The future of leadership and management in the NHS
The King's Fund set up a commission on leadership and management in the NHS with a brief to:
- take a view on the current state of management and leadership in the NHS
- establish the nature of management and leadership that will be required to meet the quality and financial challenges now facing the health care system
- recommend what needs to be done to strengthen and develop management and leadership in the NHS.
The commission invited submissions from individuals and organisations with an interest in management and leadership and commissioned papers from experts. The future of leadership and management in the NHS: No more heroes reflects the conclusions of the commission's work.
The conclusions challenge some of the negative attitudes towards managers, and questions current plans for major reductions in management and administration costs. The commission believes that the NHS needs to move beyond the outdated model of heroic leadership to recognise the value of leadership that is shared, distributed and adaptive. In the new model, leaders must focus on systems of care and not just institutions and on engaging staff in delivering results.
There is a clear message that the NHS will be able to rise to the financial and quality challenges it is faced with only if the contribution of managers is recognised and valued. It is also essential that the number of managers in the NHS, and expenditure on management, is based on a thorough assessment of the needs of the health service in the future rather than arbitrary targets and is supported by continuing investment in leadership development at all levels. In taking this approach, the commission emphasises the contribution of both general managers and clinical managers to leadership, the fact that leaders exist at all levels – from the board to the ward – and the increasing importance of leadership across systems of care as well as in individual organisations.

Comments
"Shared" and "distributed" leadership could become oxymorons if taken too far. Ability to adapt (responsiveness to change) important but depends on factors other than leadership.
Managers concentrate on figures, and not people, i work within the NHS and we are extremley short staffed , i work far over my hours for no pay or unable to get time owing, as a team we expressed our concerns to managers, we were told not to be so "negative" and our "opinions did not count" if your managers wont support us who will ?
I don't think anyone should ever say 'your opinions don't count' whether a manager or not, but I do think that the issue of financial management is key to clinical service delivery, e.g. being short staffed can't be rectified without consideration of funding. We've somehow got to work together and not against eachother if we are to keep services alive and effective with a challenge of this magnitude facing us in the NHS, that means valuing and utilising the range of skills/professions in our organisation to best effect.
Very timely and interesting report. The idea of distributed leadership is not new, but only recently more efforts have been made by various organisations to implement this in practice with various benefits. My research is focused on practical implementation of these ideas and I would be happy to share this work with anyone interested.

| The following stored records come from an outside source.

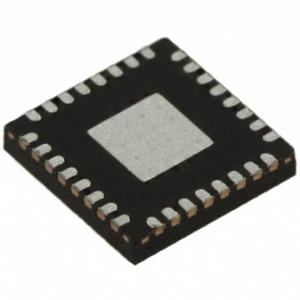 Wholesale SI53345-B-GMR from china suppliers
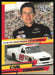 Carl Edwards 2003 Press Pass Trackside # 48 RC Base - Collectible Craze America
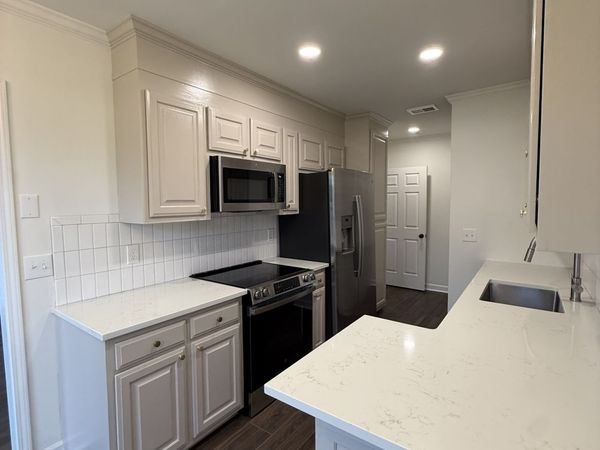 403 General George Patton Rd, Nashville, TN 37221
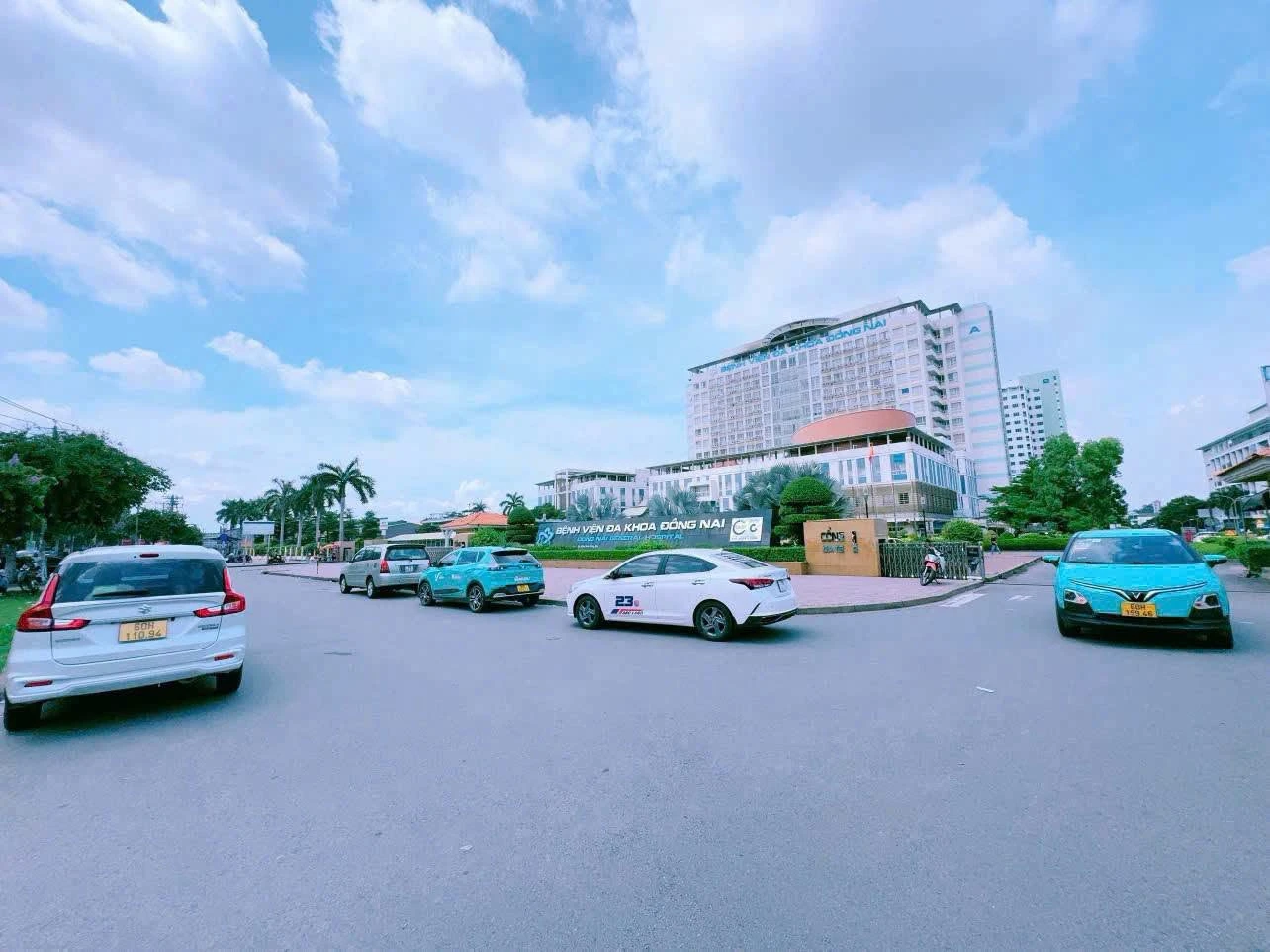 Bán nhà 1 trệt 1 lầu 3 phòng ngủ 78m² Tam Hiệp, Đồng Nai - Ảnh 1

Professor Vlatka Hlupic, University of Westminster
A special edition of the International Journal of Management Reviews, with a focus on Distributed Leadership, is about to be published.
Many of the staff we are referred have issues with not liking change which affects their health and ultimately if become unfit for work, then affects Trust finances.
However, the view of mine and colleagues in the same field is that many dedicated staff are being pushed to breaking point and that includes managers. Good leadership I feel is crucial when managing any change and managing staff and we are going through major changes but they are required to sort out the mess the NHS is in in my opinion!
"Targets and terror" have produced change but have lead to perverse incentives and demotivation. A focus on leadership that is "shared distributive and adaptive" across all parts of the care pathway, has a close duality between clinical leads and management leads, and has professional freedom to focus on local outcomes, is the way forward
It has long been my personal belief that leadership begins at the point of qualification, and agree this is demonstrated not only within the boardroom but also ward environments by staff at all levels. Staff are required to delegate, lead by example, provide mentorship to trainees/students, maintain a high level of patient care regardless of staff numbers and resources (equipment); and demonstrate professionalism at all times. Aside from the provision of patient care, for some there are also meetings to attend, ordering of stock, budgets, problem solving, daily checklists, deadlines for reports, appraisals, provision of support to colleagues, and somehow fitting in time to eat during the working day. The key to effective leadership is not only by ensuring staff are fit for purpose, enabled to be flexible, motivated and dedicated, but by demonstrating these same abilities themselves. I would be interested in hearing more on the practical implementation of ideas as mentioned above, and the upcoming publication of Distributed Leadership.
Isn't distributive leadership a bit of a cop out? How do anxious staff in anxious times deal with their fears without a heirarchy or at least someone they can blame? Isn't there a risk they can blame each other and those they care for?
Denial of these dark times is only another form of defence after all.